# Career break and give tax credits to husband?



## gingernutter (12 Jun 2013)

Hi,
I’m looking for a bit of tax advice.  My situation is as follows:
I currently work full time (public sector), salary €65k per yr. 
My husband also works full time (private sector), salary €64k per yr.  
We have one son who is in crèche (€850 p mth) and are expecting twins at the end of the yr.  Trying to decide if we’d be better off if I was to take a year’s career break and have no childcare costs for the yr.   I would then transfer my tax credits to my husband.  Does anyone know what his net take home pay would be if we were to do this? He currently takes home approx. €3,200 per mth. 
We don’t receive any rent allowances or credits or anything like that.  
I'd appreciate any advice!


----------



## PolkaDot (12 Jun 2013)

Assuming you bother currently equally share your tax credits and tax rate cut off bands, you could assign €9,000 of your cut off band to your husband. This would mean he would be able to earn an extra €9,000 before he starts paying 41% PAYE.

This works out as €9,000 x 0.21 = €1,890 p.a. or €157.50 extra per month.

You can also give him €1,650 of your annual tax credits.

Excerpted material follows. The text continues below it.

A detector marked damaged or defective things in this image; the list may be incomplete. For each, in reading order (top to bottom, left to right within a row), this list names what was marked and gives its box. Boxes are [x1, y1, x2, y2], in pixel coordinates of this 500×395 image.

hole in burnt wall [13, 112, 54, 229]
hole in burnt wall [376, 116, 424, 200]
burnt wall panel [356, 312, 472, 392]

This would mean he would pay €137.50 less tax per month.

Total increase in his net pay, approx €295 per month. There may be other credits or factors based on your own personal circumstances.

Loads of info here:
http://www.revenue.ie/en/tax/it/credits/married-persons-taxation.html


----------



## guerngirl (12 Jun 2013)

Hi similar situation with slightly different figures. I earn 60k husband earns 110000k. What would his monthly take home pay be if I allocated all credits to him and no longer worked (childcare issues also) ?

Thanks.


----------



## Shirazman (14 Jun 2013)

guerngirl said:


> Hi similar situation with slightly different figures. I earn 60k husband earns 110000k. What would his monthly take home pay be if I allocated all credits to him and no longer worked (childcare issues also) ?
> 
> Thanks.



Assuming that you both currently equally share your tax credits and the tax rate cut off band, then you could assign your unused personal tax credit and the unused portion of your standard rate cut off band to your husband.  This would mean that an additional €1,740 approx of his monthly salary would be taxed at the lower (20%) tax rate.   The tax saving on this would be about €365 monthly and the value to him of your unused personal tax credit is €137.50 per month.  So I reckon that he'd be bringing home an extra €500 per month.   

Please note the assumptions behind these calculations - you'll need to check your your 2013 Tax Credit Certs to confirm how the pair of you have allocated your tax credits and rate bands.

[Finally, note that at year-end you will be able to claim a tax refund in respect of the unused portion of  your PAYE credit (which you cannot allocate to him) - this will be worth €137.50 to you for each month when you weren't working.]

Remember the easiest way to adjust the allocation of your tax credits and bands between the pair of you is through Revenue's excellent PAYE Anytime system.


----------